A major figure of world and European cinema after World War II, Wajda made his reputation as a sensitive and uncompromising chronicler of his country's political and social evolution. Once dubbed a symbol for a besieged country, Wajda is known for drawing from Poland's history to suit his tragic sensibility—crafting an oeuvre of work that devastates even as it informs.

Andrzej Wajda's films have a strong visual side, he sometimes made his own versions of Polish and European paintings and he also thinks by the images. He tries to give the right mood and atmosphere of times in which he sets the action and he refers to the paintings of that time as well. He has worked with Polish cinematographers such as Jerzy Lipman, Jerzy Wójcik, Witold Sobociński, Edward Kłosiński, Zygmunt Samosiuk, Sławomir Idziak or Paweł Edelman, he also cooperated with Igor Luther or Robby Muller.

Life

Andrzej Wajda is the son of a Polish cavalry officer murdered by the Soviets in 1940 in what came to be known as the Katyn massacre. After the war, he studied to be a painter at Kraków's Academy of Fine Arts before entering the Łódź Film School.

Wajda has been married four times. His third wife was popular actress Beata Tyszkiewicz with whom he has a daughter Karolina (born 1967). His fourth and current wife is theatre costume designer, and actress Krystyna Zachwatowicz.

Filmography

Awards

Man of Iron won the Palme d'Or at the 1981 Cannes Film Festival. Four of Wajda's works (The Promised Land, The Maids of Wilko, Man of Iron, and Katyń ) have been nominated for an Academy Award for best foreign language film. In 2000, Wajda received an honorary Oscar from the Academy of Motion Picture Arts and Sciences, as another Pole who received the Award after Warner Bros., Leopold Stokowski, Bronisław Kaper, Zbigniew Rybczyński, Janusz Kamiński, Allan Starski, Ewa Braun, Roman Polanski or Jan A. P. Kaczmarek.
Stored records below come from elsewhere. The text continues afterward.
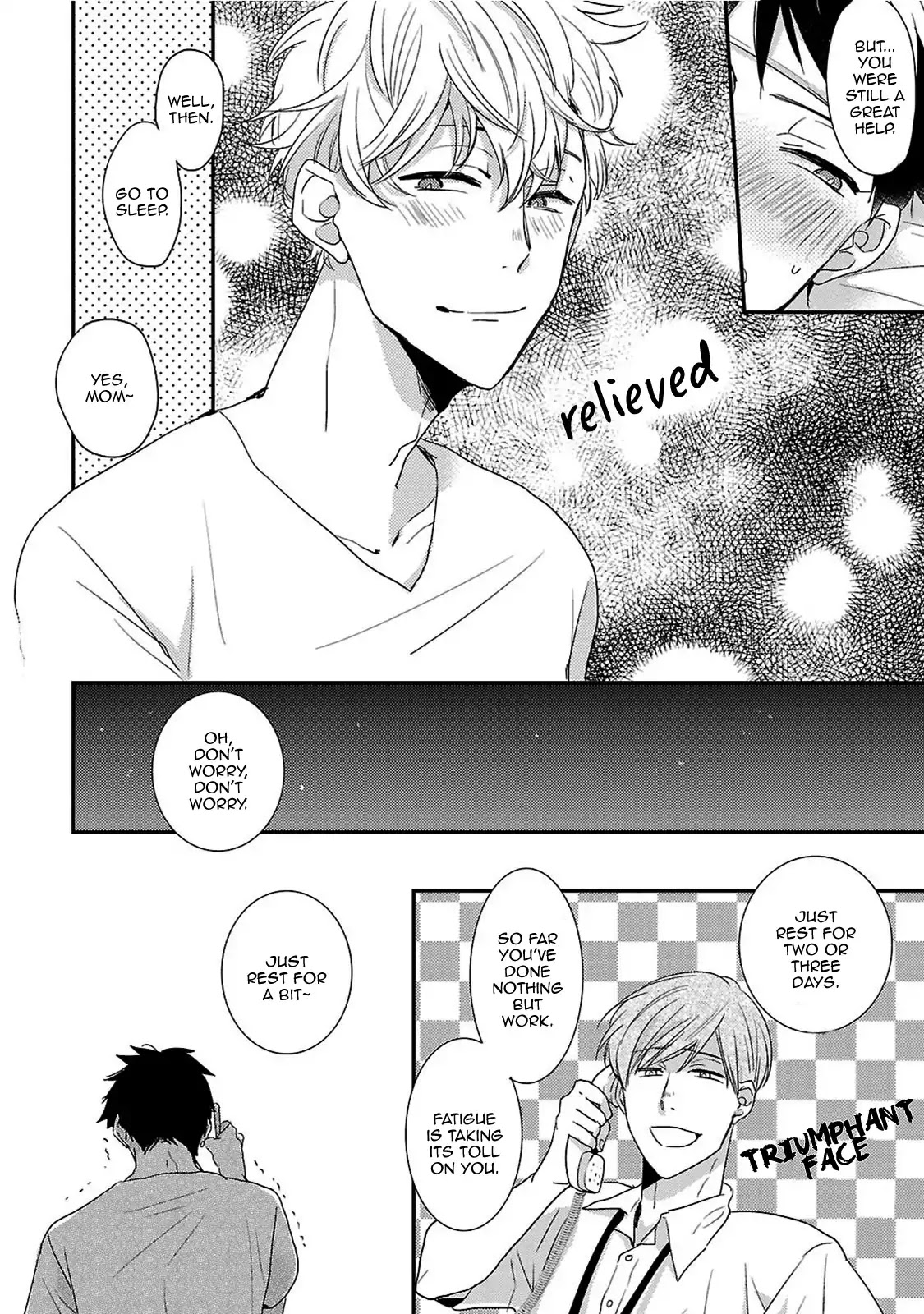 Fuyou Kareshi Chapter 2 page 18 - Chapter 2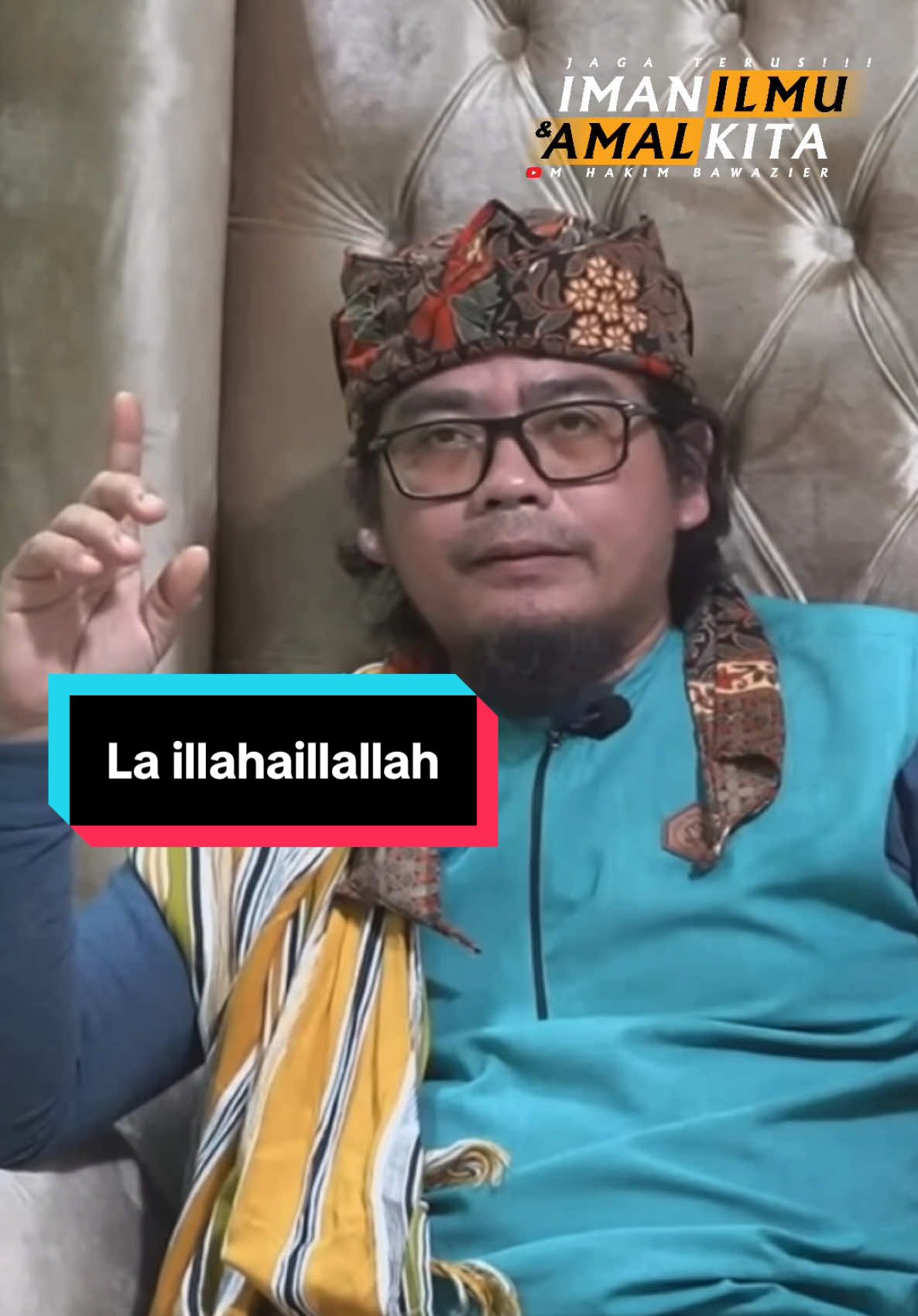 La illahaillallah #jagaterusimanilmudanamalkita #syiardalamgelap #hakimbawazier #syekhathoillah #laillahaillallah 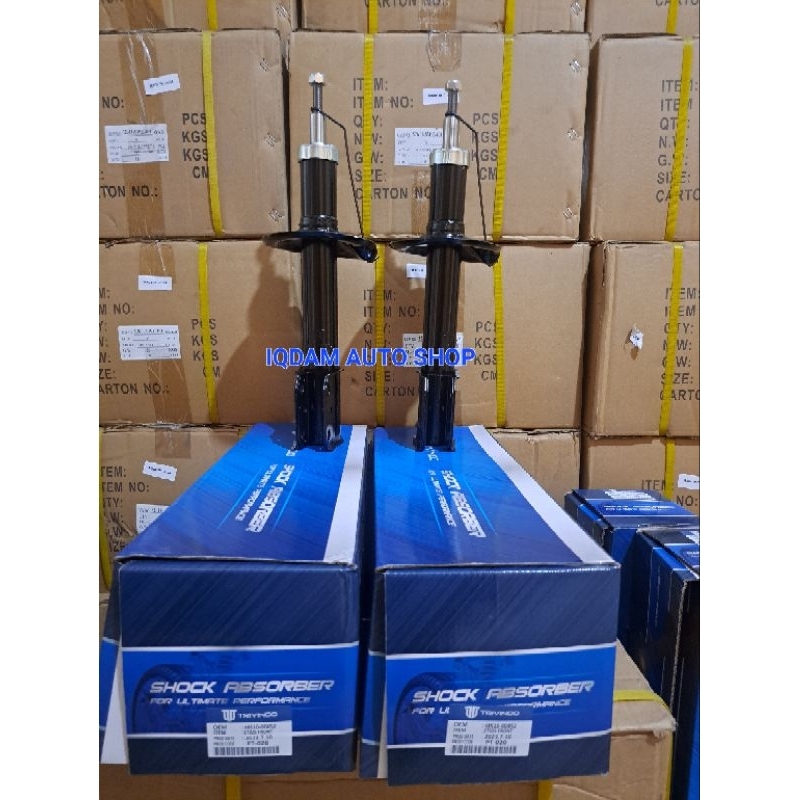 Shock Breaker Depan Toyota Etios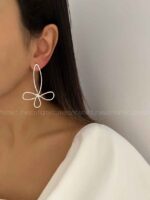 گوشواره FLOWER کد 310356 - Image 3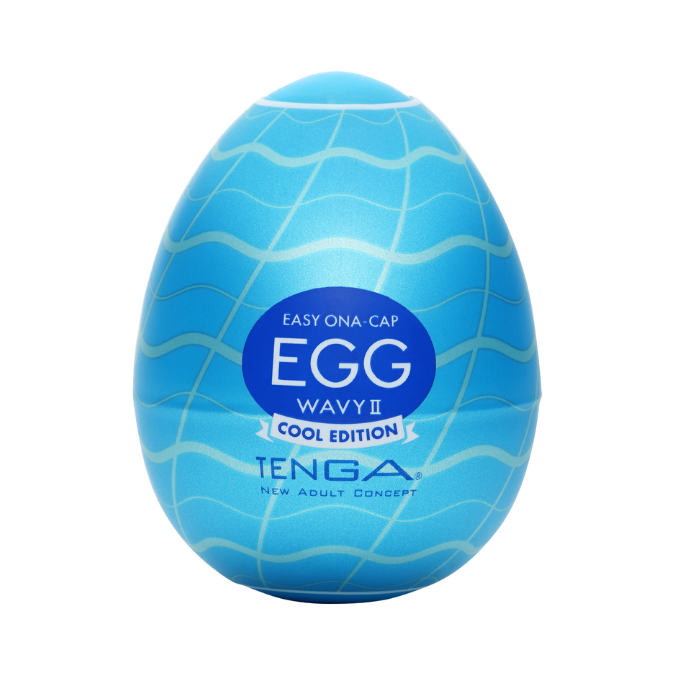 Tenga Egg Wavy II Cool Edition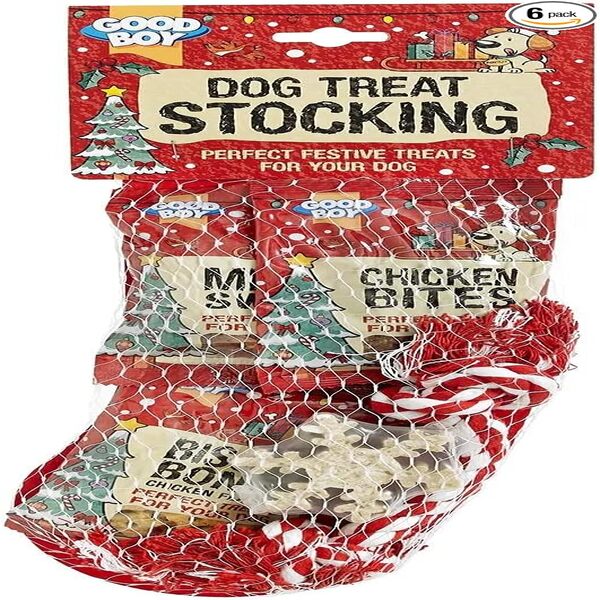 UAE Online Delivery Dog Treat Stocking Armitage Goodboy for Festive Gifting for Dogs
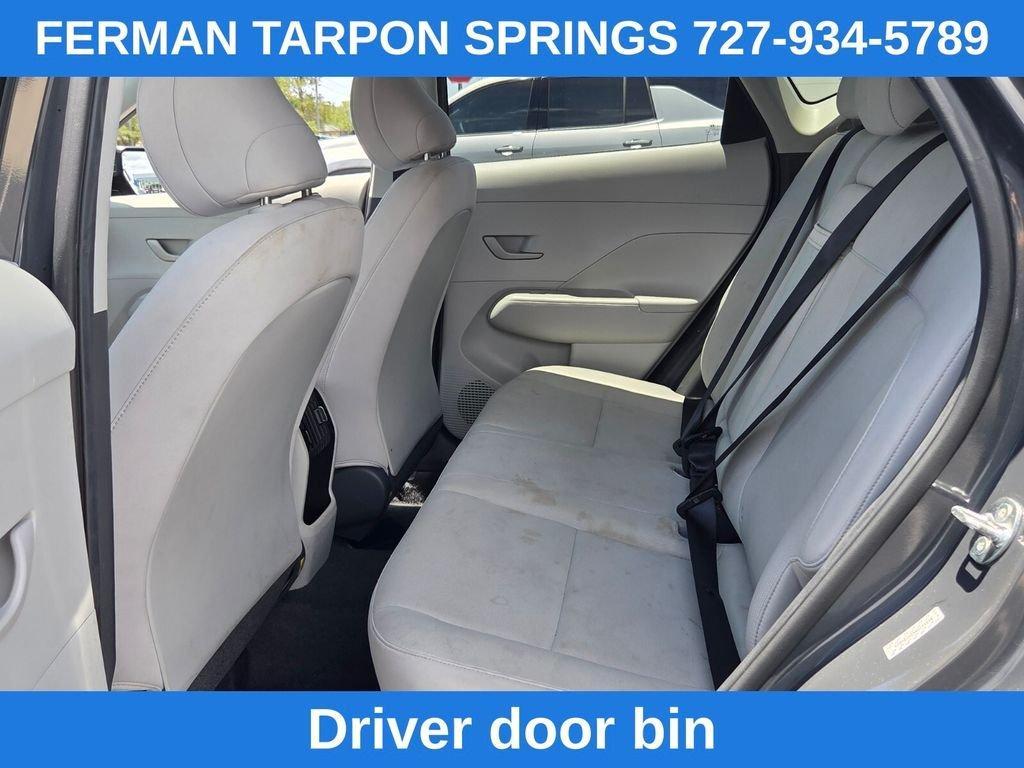 used 2024 Hyundai Kona car, priced at $21,550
The Orchestra Conductor was entered into the 30th Berlin International Film Festival, where Andrzej Seweryn won the Silver Bear for Best Actor.[1] In 1988, his film Les Possédés was nominated for the Golden Bear at the 38th Berlin International Film Festival.[2] In 1996, his film Wielki tydzień won the Silver Bear for an outstanding artistic contribution at the 46th Berlin International Film Festival.[3]